In a July 15 report to the Federal Election Commission, Democrat McMurray’s campaign reported having $81,772 on hand — falling well below the $1.34 million campaign war chest reported by the Collins campaign in its report to the FEC.

McMurray, the Grand Island supervisor, reported that his campaign had raised $131,869 to date, and spent $50,782. His contributions mainly came from individuals and through ActBlue, a non-profit organization that helps Democratic candidates raise campaign funds; only $4,450 of his funds reportedly came from political committees.
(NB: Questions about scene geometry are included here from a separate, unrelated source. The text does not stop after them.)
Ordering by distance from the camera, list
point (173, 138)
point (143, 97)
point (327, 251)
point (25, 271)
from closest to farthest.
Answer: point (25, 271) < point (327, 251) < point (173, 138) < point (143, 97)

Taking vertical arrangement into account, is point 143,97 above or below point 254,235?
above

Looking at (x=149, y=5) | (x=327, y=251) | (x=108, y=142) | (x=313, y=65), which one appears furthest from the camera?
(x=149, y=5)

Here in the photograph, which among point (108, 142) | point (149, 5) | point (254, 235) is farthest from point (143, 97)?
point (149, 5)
Collins, who entered the race with over $1 million in campaign funds, has raised $1.1 million more since the start of his campaign for a fourth term, and spent nearly $680,000. The bulk of Collins’ funding came from political action committees, including many affiliated with medical, energy and airline industry groups. 

Collins reported over $408,000 of individual contributions and $691,872 of political committee donations throughout the campaign cycle.

Though Democrats are expected to gain seats in the House of Representatives this November, political analysts consider McMurray’s bid a long shot.

Collins, in addition to holding the advantages of incumbency and superior fundraising, is on friendly ground for Republicans. The Cook Political Report gives New York’s 27th Congressional District an 11-point Republican lean — making it the most conservative in the state — and does not consider it to be competitive.

Democrats have held an advantage in generic ballot polling, which asks registered voters which party they will support in the next election, since April 2017, though their lead has varied wildly over that time. The news website FiveThirtyEight, which aggregates over a dozen verified pollsters, currently gives Democrats an almost 9-point lead in the generic ballot polling. That lead has shrunk to as low as 4 points in late May, and gone as high as 13 points in late December.

To take control of the House, Democrats will need to flip at least 24 GOP seats. Political analysts say that districts in blue states, such as California and New York, are crucial to that effort.